The Enhanced Border Security Act, proposed Thursday by Sen. Edward Kennedy, D-Mass., and Sen. Sam Brownback, R-Kan., states that visa applications from citizens of nations that sponsor terrorism should be highly scrutinized by government officials.
It also mandates that student visa holders be tracked while in the United States, although officials have not yet decided how to do so.
An Oct. 15 press release from Kennedy's office stated that the INS should be more concerned with tracking foreign students who enter and leave the country.
"Gaps in the tracking program should be closed by requiring the INS to notify institutions of a student's entry into the U.S. and requiring institutions to report to the INS the nonappearance of any student reported and any student who leaves the program," the press release stated.

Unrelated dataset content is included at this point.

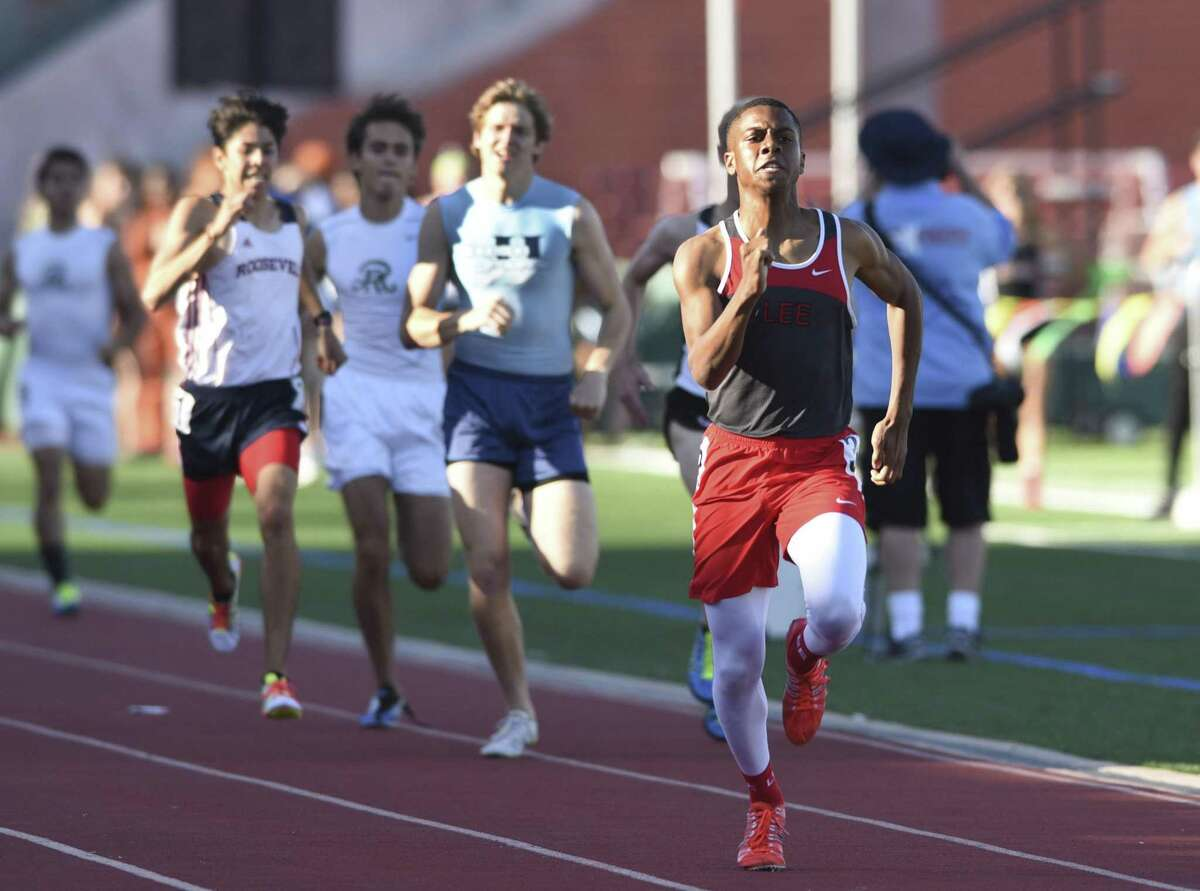 Brandon Falkquay of Lee runs to the finish line during the high school District 26-6A track and field meet at Heroes Stadium on April 14, 2016.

The Kennedy-Brownback plan is an alternative to a proposal introduced Oct. 25 by Sen. Diane Feinstein, D-Calif., and Sen. Jon Kyl, R-Ariz.
The Feinstein-Kyl proposal requires the INS to perform background checks on all those applying for a student visa.

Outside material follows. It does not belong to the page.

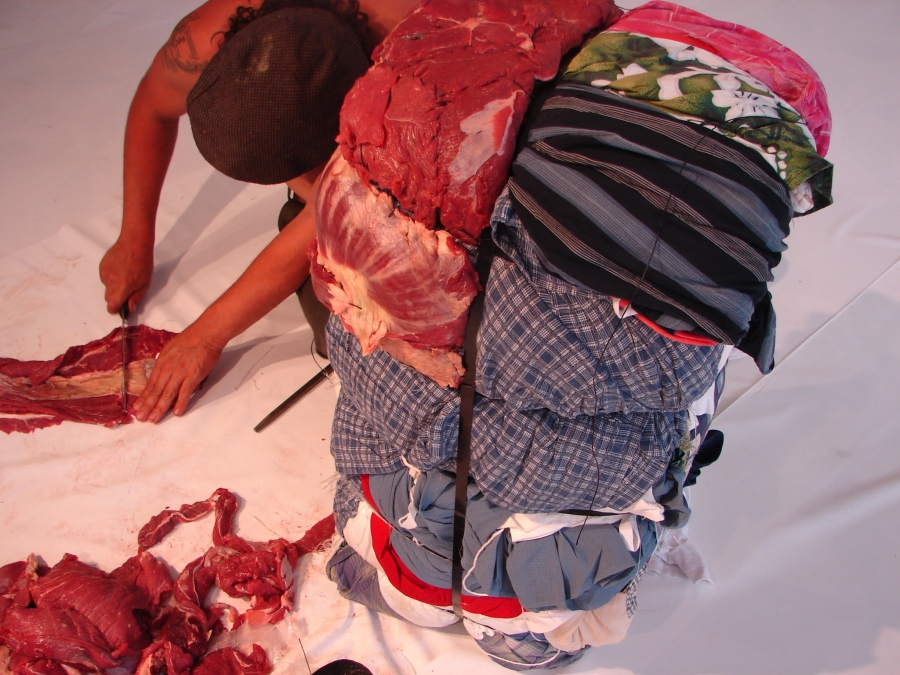 """Jorge de León, In-Out, 2006, parte de la muestra """"Migraciones. Cielo al Revés"""". Performance (cubrir un fardo de ropa americana de desecho con carne). Cortesía del artista"""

It also stipulates that university officials must notify the INS immediately if foreign students violate their visa restrictions. Missing class is considered a violation.

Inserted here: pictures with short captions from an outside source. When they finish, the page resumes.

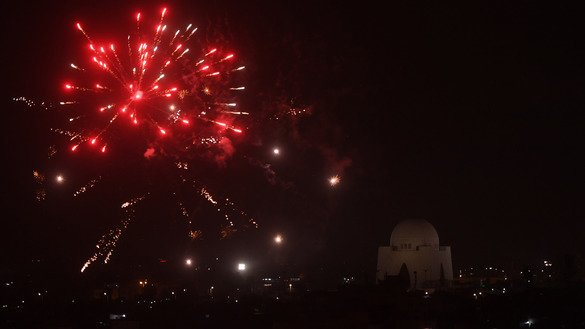 Fireworks are seen over Karachi as part of Independence Day celebrations August 14. [Asif Hassan/AFP]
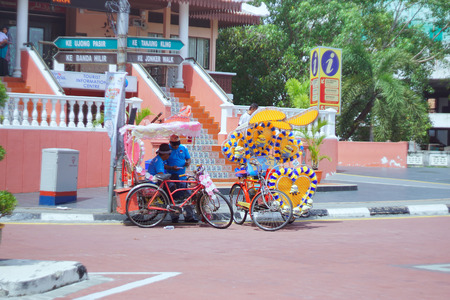 trishaw: Melaka, Malaysia - January 02 2016: Trishaw decorated with colorful flowers and doll. snap the picture looks a little blur while running.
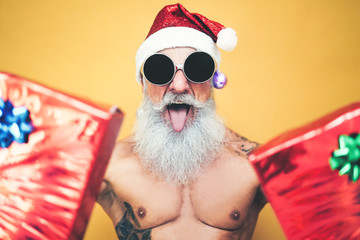 Tattooed fit santa claus doing crazy and giving christmas gifts - Trendy beard hipster senior wearing xmas clothes and holding presents - x-mas Celebration and holidays concept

"September 11 pointed out clear shortcomings in our immigration and visa system," Feinstein stated in an Oct. 25 press release.
The Feinstein-Kyl plan rejects all applications from rogue nations -- like Afghanistan, Iraq and Iran, while the Kennedy-Brownback proposal will still allow applicants from those nations to study in the United States.
N.C. education officials had a mixed response to the congressional proposals.
Jean Hughes, associate director at the UNC-Chapel Hill International Center, said she thinks the new proposals and extra security could deter students from applying to study abroad.
"It's going to take much longer to get visas if the proposals for background checks go into effect," Hughes said.
She said there are 1,200 international students studying at UNC-CH.
But Bob Samors, UNC-system vice president of federal relations, said national security is the primary objective of all the proposals under consideration.
"Both the University of North Carolina and the higher education community at large want to do whatever they can to ensure national security is taken care of, first and foremost," Samors said.
"It should be possible to identify the right kinds of information without impinging on educational, cultural and societal benefits of foreign exchange."